Despite April's mass shooting in a crowded Brooklyn subway car, shootings...

Despite April's mass shooting in a crowded Brooklyn subway car, shootings in New York City last month fell by 29.1% compared to the same period in 2021, the NYPD said. Credit: Getty Images/Spencer Platt

Homicides and shootings in New York City dropped last month by double digits compared to April 2021, according to the latest NYPD data, headway police brass attributed to enhanced efforts at seizing guns and tackling quality of life offenses.

But while the blood shed on city streets ebbed in April, overall serious crimes increased for the month, contributing to a nearly 42% spike in major felonies for the year so far compared with 2021, police data showed. The latest year-to-date crime numbers represent a 32.7% increase over 2020, according to the data.

For the year so far, the city has recorded just over 100 homicides.

In a statement, NYPD commissioner Keechant Sewell said the April trends represented “noticeable headway” in department efforts to stem stubborn crime trends that have challenged her and Mayor Eric Adams to devise strategies to show progress.

April, marked by the Brooklyn subway shooting where 10 people on a crowded train were wounded, saw a 38% plunge in homicides compared with the same month last year. Shootings fell 29.1% from April 2021.

Compared with April 2020, homicides were down about 14% and shootings up about 88%, data showed. Other major crimes — burglary, felonious assault, robbery, grand larceny and auto theft — continued to increase at a pace that has disturbed some criminal justice experts, rising 34% in April and driving the yearly total well above 2021.

But while last month's downward trend in homicides and shootings was applauded by some experts, they said it was way too early for the NYPD to take a victory lap with the traditionally high-crime summer months approaching.

“They [shootings] are going down but there are still a tremendous amount of guns on the street, with the potential for more violence,” said Paul DiGiacomo, head of the Detectives Endowment Association.

DiGiacomo said that continuing issues with bail reform and problems getting gun prosecutions through the courts with meaningful sentences is hurting the criminal justice system’s ability to deter offenders.

Former NYPD officer Eugene O’Donnell, who teaches at John Jay College of Criminal Justice, said that monthly trends aren’t necessarily significant.

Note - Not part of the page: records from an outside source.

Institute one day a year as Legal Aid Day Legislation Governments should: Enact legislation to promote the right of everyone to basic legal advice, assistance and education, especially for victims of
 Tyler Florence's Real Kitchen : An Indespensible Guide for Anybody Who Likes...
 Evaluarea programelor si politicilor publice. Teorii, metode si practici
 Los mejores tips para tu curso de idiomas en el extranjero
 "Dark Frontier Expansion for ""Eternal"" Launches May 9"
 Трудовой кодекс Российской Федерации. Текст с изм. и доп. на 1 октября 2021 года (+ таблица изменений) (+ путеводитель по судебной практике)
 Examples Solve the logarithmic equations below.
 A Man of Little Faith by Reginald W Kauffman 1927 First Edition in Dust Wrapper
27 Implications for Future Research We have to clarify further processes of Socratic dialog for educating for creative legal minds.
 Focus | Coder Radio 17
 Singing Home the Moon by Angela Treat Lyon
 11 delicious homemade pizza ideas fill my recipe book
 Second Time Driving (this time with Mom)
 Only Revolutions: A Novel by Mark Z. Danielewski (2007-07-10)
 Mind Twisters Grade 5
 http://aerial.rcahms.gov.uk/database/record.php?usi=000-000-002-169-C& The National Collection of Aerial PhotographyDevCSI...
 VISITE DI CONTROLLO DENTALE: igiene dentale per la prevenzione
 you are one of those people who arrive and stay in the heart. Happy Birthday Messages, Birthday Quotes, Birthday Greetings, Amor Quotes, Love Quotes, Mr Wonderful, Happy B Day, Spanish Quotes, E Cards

The country as a whole, including large cities, is seeing major long-term spikes in violence, he said.

Although, said Joseph Giacalone, a former NYPD detective sergeant who also teaches at John Jay, the number of homicides is so small that it doesn’t really impact the overall crime numbers.

Former NYPD Commissioner William Bratton was encouraged by Adams' anti-crime stance.

Help is needed, he said, to fix “the mess” of bail reform and criminal justice dysfunction.

“I applaud the mayor for taking this on his shoulders," Bratton told Newsday, "but he is not Charles Atlas, who can shoulder the world."